Hi, Kitty. Thanks! This is so fascinating to me, a former full time actress, now part time costumer and actress. Your posts are so thoughtful, and I love the investigations into the nuts and bolts of an outfit, something I enjoyed getting into when performing–imagining who made the dress, when, and whether it was new to me, or a hand me down, made over from something else, etc. I love your carriage on a slick street analogy to getting older, as I try to fit myself into outfits I wore decades ago and see with dismay how inappropriate some are for my new self!!! Never mind the shoes that are tortuous! Thanks for the pattern diagram for the brown dress. And I love the green gown on the older woman–you can really see the vestiges of earlier styles in that dress. And of course a dropped Empire waist is always more flattering to fuller figures–of any age!!!! (Oh,one consideration for portraying these middle aged ladies would be how many pregnancies had they experienced, as of course that would alter the body big time.)

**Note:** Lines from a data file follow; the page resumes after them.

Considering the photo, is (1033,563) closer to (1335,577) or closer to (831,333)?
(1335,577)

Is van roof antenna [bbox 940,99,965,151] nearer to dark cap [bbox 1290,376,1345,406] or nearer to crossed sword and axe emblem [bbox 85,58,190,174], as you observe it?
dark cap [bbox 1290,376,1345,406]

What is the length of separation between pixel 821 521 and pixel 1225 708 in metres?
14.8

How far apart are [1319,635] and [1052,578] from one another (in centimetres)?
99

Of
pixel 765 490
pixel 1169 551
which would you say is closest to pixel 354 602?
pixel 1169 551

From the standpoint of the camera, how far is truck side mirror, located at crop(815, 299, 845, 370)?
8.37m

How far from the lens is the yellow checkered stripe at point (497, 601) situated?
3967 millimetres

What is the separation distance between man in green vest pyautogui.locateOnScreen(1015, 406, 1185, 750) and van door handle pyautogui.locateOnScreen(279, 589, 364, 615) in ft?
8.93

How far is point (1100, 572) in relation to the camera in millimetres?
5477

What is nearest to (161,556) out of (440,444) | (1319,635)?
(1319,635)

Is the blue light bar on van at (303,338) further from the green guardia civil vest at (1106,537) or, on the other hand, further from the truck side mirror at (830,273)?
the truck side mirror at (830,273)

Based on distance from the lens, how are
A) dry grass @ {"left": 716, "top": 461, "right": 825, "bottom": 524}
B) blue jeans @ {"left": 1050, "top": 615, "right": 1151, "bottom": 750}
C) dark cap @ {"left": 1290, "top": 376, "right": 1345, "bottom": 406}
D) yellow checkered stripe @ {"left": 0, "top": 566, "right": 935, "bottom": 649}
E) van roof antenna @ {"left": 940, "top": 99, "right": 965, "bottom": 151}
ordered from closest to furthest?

Keep em coming–your posts are my window into a wider world!
Best
Nancy N
I think being an actress is a fantastic way to get inside costumes! Oh, too many tempting puns…
Character and clothing are so linked. And who wore what can be so illuminating. I have Love, Loss, and What I Wore (because I liked it too much to give it away) and how we remember our lives is so embedded in clothes…it’s neat stuff.
thanks for reading and commenting– it really makes my day to hear from you!
K
Hi Kitty,
Thank you so much for this post! I am just getting started with making my own historical garments and, as “a lady of a certain age” myself, I used similar lines of thinking to select patterns and fabric for my first garments. For my 1800 to 1805 outfit, I just made a partially boned transition stay with cups, thinking that one of those crazy short stays would just be too new a style for a lady my age.
It’s truly lovely for me to see that I was thinking along similar lines as someone like you who is so much more experienced at historical clothing.
I very much enjoy all of your posts!
Christina
Hi Christina! Thank you for your lovely comment.
I tried making similar stays and really failed, but I’ll be trying again. It was so weird to wear the short ones after fully boned ones, that I started looking at paintings differently. I’ve been working in history collections way longer than I have been doing historical sewing, but it is the most fun I have ever had. I hope you’re having fun, too. Thank you so much for reading, and for commenting!